#### SOURCE EXCERPT ####

Sensation
Amidst the flaming of the flying saucer’s landing gear,
like as the Sunshine glazing it, in gold-white-yellow sheer,
the meadow edge is filled with crabgrass seedheads by the trail,
the bright, cement-gray road is lit by brilliant blazing rays.
The shadow of the alien is ten-foot long, and more.
The pale Moon is faint and silver, like a lode of ore.
Where is he going, that strange being, unattached and lone,
there walking down the walkway in a black cap with a phone?
Who could he call? Who would he call? Who should he call at once?
What is the nation in the zation he’s a member of?
Bruce Dale Wise is a poet and former English teacher currently residing in Texas.





For some reason, Bruce, I am reminded of the film The Crawling Eyes, which was replayed over and over on the afternoon show Million Dollar Movies, which aired many years ago from New York. As a sucker for any kind of science fiction, where conflicts are often interstellar, I think “zation” is a terrific coinage.
as per I. E. Sbace Weruld:
Though I was not thinking specifically of a 1950s sci fi film, especially “The Crawling Eye” (which I have never seen), I have recently been watching and studying 1950s sci fi films, for various reasons, including this one—that they seem to frequently capture my present state of mind-and-being; so that, perhaps, as Mr. Anderson suggests, such writing could easily remind one of an example of that genre. Yes, I, too, am “a sucker for” such zensational zations; however, in a Platonic PostModernist vusion (a 1970s neologism of mine), i. e., a realized civilization.
‘The pale Moon is faint and silver, like a lode of ore.’ Just when you think there’s no new way to describe the Moon! Brilliant.
Must agree that ‘zation’ is a fabulous invented word.
Thanks for the read, Bruce.
I am really just trying to capture what I am seeing: “The pale Moon” in the afternoon, “faint and silver” in that light, “like a lode of ore”, compared to the Sun’s “gold-white-yellow sheer”. It was not a yellow brick road I was walking down, but rather a “bright, cement-gray road…lit by brilliant, blazing rays”. I was attempting merely to describe the Moon I was seeing, by using a simple simile, in as prosaic a manner as I could; so, if it is not as “brilliant” as so many of the lunar similes I have recently read, as in, say, works by Maclain, in “Where Eagles Dare” and Montsarrat in “The Cruel Sea”, it is perhaps, at least as terse, as those found in tankas, like those of Ariwara Narihira.
If, as Mr. Freeman suggests “zation” is a “fabulous invented word”, it is at least one of the few neologisms (whether mine or another’s), included in my works over the years, that Mr. Mantyk has allowed @SCP. And though I may have coined “approximately” one-to-two-thousand neologisms, I abide only in the shadow of that great “literary” figure Thomas Browne, who Jorge Borges called “the best prose writer in English. Even as I am typing this comment, my grandson is orally coining words…
Interesting ironic use of beauty. You portray something quite jarring in such a peaceful way that the alien landing seems almost natural. This was an intriguing read.

####

Carry on the poem "Sensation" and its reader comments, picking up after the last comment shown.

#### STORED DATA ####

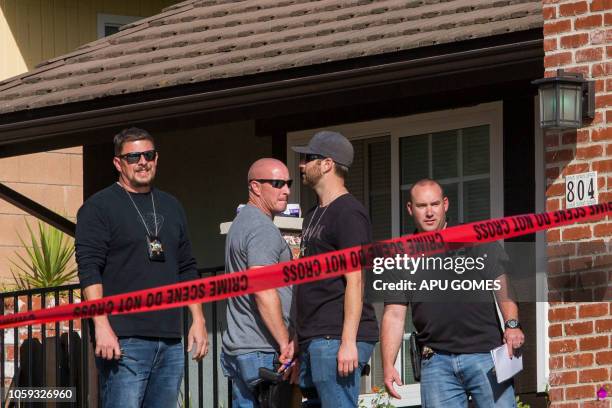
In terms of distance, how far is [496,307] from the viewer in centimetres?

####

[THE RESULT]
Earlier in my writing, I was drawn to Rilke, and thought beauty was nothing but the beginning of terror. However, since that time, I have moved far from the German Romantic/ Realist/ Modernist realm. @ SCP, at least, Mr. Sedia captures best the darker aspects of the Romantic school in art, partially from his association with The Chained Muse, and also from his own frequent landscapes. He is right on target when he points out I was portraying “something jarring in such a peaceful way”; however, any of the poem’s “intriguing” aspects come most likely from who the alien is, where he is, where he has come from, and where he is going to.
I will answer Mr. Sedia’s comments with a recent, Romantic, moonlit tennos:
“Moonlit Winter Landscape” by Carl Blechen: 1836
by Ewald E. Eisbruc
He saw the “Moonlit winter landscape” on the Internet
the painting done by Carl Blechen—indirect…intent—
He saw the distant pale Moon, white in the evening sky.
He saw the bare and leafless trees rise long and black and high.
He saw the cold, blue atmosphere, the snow out far and wide.
He saw the near brown rugged ground touched by Moonlight and ice.
He saw a fallen log up front and center in the scene.
Was there a sitting fox at one side, looking, studying,
a strange contorted row of trees behind him in the dark,
lit from the Moonlight, for a moment, baring stark, stirn Carl?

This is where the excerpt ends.